Adapun tempat tersebut yaitu, Grecian Coffee House yang menjadi tempat pertemuan bagi anggota Royal Society seperti Isaac Newton, yang pernah membedah lumba-lumba di salah satu meja kedai kopi tersebut.

Sementara itu, di Coffee House Jonathan di Exchange Alley—gang sempit yang menghubungkan toko-toko dan kedai kopi di lingkungan lama Kota London—para pialang saham berkerumun untuk memperdagangkan saham setelah jam perdagangan resmi ditutup. Dari tempat ini pula melahirkan Bursa Efek London atau London Stock Exchange.

Pecahan Cangkir-Cangkir Kopi pada Revolusi Perancis

Sedangkan di Paris, kedai kopi atau yang sering mereka sebut Cafés melahirkan istilah Source of ‘Mad Agitation’. Ketika kedai-kedai kopi bermunculan, para penguasa memiliki rasa kekhawatiran yang berlebih terhadap eksistensi tempat tersebut. Kedai kopi di Paris disambangi oleh masyarakat tidak hanya untuk merasakan sensasi rasa kopi tersebut, mereka juga datang untuk membicarakan politik.

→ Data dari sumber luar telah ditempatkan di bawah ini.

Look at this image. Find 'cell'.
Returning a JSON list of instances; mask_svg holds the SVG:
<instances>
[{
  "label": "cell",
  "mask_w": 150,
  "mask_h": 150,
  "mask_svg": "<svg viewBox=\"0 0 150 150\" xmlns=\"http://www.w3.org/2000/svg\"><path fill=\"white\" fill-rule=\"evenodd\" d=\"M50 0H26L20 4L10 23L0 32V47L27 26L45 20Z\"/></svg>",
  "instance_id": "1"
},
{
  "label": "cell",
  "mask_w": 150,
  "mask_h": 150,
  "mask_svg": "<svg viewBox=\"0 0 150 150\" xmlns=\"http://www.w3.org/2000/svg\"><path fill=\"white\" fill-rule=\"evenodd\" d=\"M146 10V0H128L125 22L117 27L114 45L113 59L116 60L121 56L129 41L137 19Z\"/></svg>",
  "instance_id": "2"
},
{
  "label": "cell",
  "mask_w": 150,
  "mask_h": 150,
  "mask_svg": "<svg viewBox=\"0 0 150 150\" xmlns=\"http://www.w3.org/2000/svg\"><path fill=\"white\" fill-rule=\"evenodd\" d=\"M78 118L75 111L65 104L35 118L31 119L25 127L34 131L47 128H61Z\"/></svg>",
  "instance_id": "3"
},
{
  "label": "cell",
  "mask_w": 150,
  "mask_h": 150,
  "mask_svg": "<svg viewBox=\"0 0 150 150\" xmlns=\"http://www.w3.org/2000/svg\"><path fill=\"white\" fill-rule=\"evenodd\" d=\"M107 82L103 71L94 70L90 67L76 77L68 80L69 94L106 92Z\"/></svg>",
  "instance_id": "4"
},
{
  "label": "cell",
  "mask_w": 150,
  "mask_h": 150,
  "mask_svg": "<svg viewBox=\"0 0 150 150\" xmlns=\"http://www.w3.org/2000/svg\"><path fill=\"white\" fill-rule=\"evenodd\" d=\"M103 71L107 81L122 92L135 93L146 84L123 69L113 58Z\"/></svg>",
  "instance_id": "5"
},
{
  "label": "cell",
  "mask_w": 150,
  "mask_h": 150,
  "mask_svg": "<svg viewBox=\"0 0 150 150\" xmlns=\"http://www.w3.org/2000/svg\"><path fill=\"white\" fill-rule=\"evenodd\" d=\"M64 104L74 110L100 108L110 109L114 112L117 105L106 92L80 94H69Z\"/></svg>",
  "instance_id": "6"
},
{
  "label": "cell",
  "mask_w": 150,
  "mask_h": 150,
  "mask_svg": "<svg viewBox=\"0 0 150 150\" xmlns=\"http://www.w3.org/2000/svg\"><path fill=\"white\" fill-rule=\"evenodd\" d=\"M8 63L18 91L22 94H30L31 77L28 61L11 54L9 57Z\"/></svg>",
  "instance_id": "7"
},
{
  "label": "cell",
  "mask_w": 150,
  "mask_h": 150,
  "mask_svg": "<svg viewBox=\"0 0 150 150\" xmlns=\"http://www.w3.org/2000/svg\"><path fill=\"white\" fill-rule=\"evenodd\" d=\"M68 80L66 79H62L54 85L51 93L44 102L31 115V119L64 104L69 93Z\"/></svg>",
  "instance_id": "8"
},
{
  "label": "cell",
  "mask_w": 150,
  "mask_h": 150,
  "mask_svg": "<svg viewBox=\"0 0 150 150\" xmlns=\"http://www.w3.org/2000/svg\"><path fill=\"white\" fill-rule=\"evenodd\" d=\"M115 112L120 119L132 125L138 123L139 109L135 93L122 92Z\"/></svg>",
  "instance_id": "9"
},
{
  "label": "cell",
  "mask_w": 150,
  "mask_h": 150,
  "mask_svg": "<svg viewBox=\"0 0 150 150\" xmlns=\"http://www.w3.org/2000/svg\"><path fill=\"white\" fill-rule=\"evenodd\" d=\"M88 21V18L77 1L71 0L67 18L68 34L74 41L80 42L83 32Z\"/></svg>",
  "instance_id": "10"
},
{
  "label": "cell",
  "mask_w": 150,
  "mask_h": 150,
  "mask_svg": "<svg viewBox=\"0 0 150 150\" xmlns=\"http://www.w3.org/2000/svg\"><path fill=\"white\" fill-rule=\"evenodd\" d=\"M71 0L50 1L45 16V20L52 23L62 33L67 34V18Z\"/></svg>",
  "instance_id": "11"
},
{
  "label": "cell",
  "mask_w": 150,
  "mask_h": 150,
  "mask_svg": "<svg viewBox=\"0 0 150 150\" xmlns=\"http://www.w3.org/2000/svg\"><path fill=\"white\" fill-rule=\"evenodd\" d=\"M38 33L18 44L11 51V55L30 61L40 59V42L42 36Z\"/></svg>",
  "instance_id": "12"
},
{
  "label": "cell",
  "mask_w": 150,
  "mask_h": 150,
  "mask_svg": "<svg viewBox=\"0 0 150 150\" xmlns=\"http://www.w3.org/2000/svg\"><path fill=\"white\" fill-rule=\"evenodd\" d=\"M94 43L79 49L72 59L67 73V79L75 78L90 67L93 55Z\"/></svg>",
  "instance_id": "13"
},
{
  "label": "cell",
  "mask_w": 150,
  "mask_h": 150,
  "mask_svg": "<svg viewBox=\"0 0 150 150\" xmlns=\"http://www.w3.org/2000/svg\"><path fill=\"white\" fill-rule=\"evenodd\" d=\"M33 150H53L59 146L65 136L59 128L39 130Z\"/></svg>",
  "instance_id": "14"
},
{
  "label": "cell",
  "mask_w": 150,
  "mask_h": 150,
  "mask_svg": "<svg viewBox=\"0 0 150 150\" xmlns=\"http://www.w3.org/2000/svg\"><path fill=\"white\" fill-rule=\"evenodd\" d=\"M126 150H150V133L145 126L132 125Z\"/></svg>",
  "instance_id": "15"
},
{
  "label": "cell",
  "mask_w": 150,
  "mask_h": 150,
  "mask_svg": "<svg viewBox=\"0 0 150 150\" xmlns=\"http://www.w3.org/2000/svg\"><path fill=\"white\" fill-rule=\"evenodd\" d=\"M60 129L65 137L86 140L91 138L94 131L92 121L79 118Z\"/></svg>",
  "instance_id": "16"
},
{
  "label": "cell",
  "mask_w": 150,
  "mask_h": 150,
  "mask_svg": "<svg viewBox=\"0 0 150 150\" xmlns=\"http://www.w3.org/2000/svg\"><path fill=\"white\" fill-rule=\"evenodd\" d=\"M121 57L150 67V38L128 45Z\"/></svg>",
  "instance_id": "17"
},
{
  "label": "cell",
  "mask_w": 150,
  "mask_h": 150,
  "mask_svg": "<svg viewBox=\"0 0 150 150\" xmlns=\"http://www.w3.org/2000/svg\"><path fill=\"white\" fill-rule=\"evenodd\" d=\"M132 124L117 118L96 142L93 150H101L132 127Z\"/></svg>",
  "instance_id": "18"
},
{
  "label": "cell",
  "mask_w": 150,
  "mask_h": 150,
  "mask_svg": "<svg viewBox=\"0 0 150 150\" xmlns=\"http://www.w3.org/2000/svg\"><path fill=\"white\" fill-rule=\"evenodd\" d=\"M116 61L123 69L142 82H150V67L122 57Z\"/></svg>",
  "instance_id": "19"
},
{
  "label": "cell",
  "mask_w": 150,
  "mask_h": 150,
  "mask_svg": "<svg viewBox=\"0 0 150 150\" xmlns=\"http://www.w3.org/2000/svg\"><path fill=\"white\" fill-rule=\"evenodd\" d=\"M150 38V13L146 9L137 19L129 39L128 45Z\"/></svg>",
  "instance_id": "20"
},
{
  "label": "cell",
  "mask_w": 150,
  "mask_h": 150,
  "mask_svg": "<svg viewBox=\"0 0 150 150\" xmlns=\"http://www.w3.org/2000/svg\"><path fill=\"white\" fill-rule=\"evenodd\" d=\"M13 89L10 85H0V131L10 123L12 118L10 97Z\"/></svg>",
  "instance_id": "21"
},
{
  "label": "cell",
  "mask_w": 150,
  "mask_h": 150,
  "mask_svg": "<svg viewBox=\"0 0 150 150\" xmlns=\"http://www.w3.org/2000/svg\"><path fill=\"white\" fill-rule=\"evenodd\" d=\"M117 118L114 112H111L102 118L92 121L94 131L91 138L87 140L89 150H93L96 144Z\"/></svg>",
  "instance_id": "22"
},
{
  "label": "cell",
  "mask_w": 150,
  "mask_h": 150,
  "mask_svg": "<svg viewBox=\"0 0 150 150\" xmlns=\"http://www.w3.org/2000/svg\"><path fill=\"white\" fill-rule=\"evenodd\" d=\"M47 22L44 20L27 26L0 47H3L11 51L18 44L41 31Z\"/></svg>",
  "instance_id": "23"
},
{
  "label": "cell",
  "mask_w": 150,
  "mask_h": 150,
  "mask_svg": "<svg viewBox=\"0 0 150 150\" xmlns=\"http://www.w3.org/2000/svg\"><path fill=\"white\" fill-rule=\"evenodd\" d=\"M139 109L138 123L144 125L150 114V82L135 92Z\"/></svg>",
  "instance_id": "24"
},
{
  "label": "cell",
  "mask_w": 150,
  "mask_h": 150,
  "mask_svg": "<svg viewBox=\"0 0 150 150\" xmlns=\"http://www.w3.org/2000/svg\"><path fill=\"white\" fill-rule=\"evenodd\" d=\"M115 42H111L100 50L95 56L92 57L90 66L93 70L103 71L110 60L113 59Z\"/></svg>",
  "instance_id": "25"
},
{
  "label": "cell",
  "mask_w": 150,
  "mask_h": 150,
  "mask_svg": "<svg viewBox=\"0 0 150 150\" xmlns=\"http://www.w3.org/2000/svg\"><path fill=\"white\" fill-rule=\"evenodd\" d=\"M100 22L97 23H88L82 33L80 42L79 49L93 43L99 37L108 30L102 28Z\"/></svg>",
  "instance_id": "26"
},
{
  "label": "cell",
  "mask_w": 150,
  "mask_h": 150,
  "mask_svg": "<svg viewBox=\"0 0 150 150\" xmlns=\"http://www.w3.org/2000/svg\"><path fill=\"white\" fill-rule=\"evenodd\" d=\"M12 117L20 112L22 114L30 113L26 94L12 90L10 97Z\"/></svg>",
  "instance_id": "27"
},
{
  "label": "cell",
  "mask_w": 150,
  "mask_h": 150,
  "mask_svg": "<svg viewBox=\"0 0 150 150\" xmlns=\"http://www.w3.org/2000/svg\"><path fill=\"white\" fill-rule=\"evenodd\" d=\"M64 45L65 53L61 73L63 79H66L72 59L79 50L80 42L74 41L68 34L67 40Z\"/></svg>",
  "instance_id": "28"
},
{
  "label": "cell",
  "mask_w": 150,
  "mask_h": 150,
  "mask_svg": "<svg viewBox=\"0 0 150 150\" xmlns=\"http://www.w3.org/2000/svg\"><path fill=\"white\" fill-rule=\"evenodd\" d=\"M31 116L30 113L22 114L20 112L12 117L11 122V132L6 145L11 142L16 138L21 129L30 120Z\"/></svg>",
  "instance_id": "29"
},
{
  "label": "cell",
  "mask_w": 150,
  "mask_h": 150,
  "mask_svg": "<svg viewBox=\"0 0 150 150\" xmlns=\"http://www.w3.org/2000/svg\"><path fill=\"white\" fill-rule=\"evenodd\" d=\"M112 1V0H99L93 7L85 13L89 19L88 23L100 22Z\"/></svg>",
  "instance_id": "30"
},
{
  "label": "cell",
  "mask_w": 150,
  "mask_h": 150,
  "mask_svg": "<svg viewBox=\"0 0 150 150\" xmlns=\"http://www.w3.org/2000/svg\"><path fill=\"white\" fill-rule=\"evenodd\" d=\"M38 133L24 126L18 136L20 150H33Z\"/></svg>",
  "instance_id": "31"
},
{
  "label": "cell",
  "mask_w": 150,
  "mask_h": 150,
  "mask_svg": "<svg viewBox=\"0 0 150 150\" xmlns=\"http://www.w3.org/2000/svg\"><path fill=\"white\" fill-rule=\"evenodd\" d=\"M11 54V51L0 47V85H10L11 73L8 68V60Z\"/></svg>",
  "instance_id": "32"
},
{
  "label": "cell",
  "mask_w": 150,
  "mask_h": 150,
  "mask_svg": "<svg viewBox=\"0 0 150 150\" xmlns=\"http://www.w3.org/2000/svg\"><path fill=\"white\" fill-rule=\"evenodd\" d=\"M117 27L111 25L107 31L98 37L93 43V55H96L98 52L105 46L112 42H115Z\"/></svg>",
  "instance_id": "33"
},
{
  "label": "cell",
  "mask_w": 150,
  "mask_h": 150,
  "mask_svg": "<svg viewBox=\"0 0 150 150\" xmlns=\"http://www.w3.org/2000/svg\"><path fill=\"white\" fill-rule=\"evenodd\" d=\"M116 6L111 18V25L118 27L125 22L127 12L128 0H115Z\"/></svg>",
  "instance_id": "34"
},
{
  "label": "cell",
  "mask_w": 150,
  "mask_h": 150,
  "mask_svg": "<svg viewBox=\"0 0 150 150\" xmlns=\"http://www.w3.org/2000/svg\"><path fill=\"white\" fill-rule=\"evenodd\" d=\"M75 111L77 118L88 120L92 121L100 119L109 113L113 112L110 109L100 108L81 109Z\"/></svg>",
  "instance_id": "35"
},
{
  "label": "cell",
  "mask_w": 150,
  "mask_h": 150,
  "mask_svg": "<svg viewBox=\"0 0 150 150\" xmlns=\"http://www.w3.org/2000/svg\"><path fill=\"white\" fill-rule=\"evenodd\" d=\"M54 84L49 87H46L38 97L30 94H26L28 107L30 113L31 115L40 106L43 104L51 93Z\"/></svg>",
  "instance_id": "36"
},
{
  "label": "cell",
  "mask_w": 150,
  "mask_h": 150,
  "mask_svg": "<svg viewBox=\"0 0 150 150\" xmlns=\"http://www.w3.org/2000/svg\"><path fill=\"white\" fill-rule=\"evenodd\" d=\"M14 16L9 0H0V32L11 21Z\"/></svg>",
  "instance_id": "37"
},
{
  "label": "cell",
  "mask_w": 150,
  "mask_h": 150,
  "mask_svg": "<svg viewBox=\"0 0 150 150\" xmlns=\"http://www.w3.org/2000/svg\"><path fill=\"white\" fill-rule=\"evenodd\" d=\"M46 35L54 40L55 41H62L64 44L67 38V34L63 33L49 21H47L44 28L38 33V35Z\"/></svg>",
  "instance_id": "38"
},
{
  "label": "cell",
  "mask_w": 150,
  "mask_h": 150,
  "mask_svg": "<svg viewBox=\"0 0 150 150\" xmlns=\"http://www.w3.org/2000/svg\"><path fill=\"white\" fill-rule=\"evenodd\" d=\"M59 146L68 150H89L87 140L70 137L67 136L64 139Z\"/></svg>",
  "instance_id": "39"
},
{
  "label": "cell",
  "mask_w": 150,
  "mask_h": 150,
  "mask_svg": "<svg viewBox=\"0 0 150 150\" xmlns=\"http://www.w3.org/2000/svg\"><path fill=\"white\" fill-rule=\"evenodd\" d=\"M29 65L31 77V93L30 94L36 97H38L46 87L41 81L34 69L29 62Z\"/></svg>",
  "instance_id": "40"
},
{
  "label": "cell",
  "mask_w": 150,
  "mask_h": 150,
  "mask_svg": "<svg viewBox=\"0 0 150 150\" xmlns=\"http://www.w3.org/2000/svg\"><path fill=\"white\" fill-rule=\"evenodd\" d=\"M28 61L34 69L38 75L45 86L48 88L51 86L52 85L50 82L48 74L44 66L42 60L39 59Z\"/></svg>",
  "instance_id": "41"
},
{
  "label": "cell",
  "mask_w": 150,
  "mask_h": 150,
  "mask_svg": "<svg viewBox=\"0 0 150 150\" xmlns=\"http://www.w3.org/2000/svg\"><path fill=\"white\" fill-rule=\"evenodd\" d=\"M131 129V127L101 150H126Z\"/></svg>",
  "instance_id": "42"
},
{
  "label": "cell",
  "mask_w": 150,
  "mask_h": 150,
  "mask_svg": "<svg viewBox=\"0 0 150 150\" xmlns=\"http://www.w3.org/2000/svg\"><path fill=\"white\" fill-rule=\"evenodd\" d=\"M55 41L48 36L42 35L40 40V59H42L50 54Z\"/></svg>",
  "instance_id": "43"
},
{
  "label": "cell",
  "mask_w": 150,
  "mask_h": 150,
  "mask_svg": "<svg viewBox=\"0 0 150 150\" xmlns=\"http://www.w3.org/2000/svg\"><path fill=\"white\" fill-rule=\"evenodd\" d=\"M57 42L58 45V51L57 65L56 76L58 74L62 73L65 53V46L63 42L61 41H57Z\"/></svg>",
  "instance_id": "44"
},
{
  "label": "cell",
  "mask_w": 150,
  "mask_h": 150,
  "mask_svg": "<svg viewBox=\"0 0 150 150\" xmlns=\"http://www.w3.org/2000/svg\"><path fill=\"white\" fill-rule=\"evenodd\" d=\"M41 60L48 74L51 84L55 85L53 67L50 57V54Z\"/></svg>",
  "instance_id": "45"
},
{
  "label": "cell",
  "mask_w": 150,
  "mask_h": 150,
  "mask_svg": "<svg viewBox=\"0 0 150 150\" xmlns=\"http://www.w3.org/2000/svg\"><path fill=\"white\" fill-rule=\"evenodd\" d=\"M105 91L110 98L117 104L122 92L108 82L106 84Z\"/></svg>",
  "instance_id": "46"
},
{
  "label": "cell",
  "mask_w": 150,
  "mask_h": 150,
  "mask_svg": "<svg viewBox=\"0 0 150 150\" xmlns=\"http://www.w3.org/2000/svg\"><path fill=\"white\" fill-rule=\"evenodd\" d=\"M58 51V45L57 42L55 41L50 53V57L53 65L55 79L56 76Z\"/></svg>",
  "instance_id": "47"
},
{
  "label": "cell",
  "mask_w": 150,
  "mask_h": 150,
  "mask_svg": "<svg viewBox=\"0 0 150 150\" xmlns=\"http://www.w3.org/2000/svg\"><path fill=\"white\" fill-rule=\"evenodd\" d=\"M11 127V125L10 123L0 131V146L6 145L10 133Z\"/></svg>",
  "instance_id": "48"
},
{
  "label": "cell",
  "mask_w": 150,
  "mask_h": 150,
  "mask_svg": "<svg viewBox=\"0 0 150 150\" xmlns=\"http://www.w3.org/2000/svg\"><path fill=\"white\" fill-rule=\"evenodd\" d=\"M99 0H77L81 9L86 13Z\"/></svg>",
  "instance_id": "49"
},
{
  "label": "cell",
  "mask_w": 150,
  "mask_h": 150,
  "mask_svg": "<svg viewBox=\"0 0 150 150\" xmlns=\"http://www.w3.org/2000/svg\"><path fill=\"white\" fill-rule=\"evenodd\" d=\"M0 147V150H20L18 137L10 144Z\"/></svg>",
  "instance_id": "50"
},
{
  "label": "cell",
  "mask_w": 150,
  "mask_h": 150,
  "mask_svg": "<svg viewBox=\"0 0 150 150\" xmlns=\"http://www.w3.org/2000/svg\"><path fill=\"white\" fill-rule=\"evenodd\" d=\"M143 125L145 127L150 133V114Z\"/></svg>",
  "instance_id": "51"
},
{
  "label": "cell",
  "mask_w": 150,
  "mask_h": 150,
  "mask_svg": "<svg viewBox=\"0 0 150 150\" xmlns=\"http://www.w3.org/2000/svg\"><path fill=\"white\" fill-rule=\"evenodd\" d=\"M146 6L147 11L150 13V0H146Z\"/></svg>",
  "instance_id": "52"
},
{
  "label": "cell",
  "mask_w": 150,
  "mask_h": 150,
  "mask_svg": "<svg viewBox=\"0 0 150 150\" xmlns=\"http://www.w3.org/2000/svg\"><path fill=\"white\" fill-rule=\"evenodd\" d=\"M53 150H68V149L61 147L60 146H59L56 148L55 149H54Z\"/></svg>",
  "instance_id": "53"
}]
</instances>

Mark Pendergrast dalam Uncommon Grounds: The History of Coffee and How it Transformed Our World, menggambarkan penemuan kopi sebagai hal yang menguntungkan dan mampu memunculkan kebiasaan-kebiasaan baru, bahkan memodifikasi temperamen manusia. Bahkan ide-ide yang dibicarakan dalam diskusi di kedai-kedai tersebut terakumulasi menjadi salah satu peristiwa sejarah yang cukup penting, Revolusi Perancis.

Rolip Saptamaji dalam Sekarung Kopi yang melahirkan Revolusi yang terbit di Kumparan pada 6 Mei 2018 lalu, dengan munculnya kedai-kedai kopi baru di Paris menghasilkan trend kehidupan kedai kopi yang hiruk pikuk dengan diskusi. Obrolan masyarakat Paris ketika itu menjadi serius. Berawal dari keluh kesah perseorangan yang berubah menjadi keluh kesah kolektif.

Mereka yang memiliki keluh kesah kolektif ini akhirnya merubah keluh kesah kolektif tersebut menjadi rencana aksi dan organisasi. Salah satu organisasi yang lahir dari diskusi di warung kopi ini adalah Kelompok Jacobin yang menjadi pusat gerakan revolusioner Perancis. Hal ini ditandai dengan runtuhnya Penjara Bastille yang meluluhlantakkan feodalisme. Gerakan ini merupakan gabungan dari koalisi kaum borjuis dan kaum proletariat.

Kini kedai kopi sudah bertransformasi dengan segala entitas yang ada di dalamnya. Mulai dari jenis penyajian, tools yang digunakan, desain ruang, hingga manajemen setiap pelaku usahanya.

Walaupun penamaan kedai kopi yang dianggap jadul dan berubah menjadi berbagai istilah, mulai dari coffee shop hingga coffee house, namun tempat tersebut tidak menemukan senjakalanya. Tidak hanya obrolan seputar politik, isu-isu aktual juga turut diperbincangkan dalam setiap obrolan di hadapan gelas-gelas kopi.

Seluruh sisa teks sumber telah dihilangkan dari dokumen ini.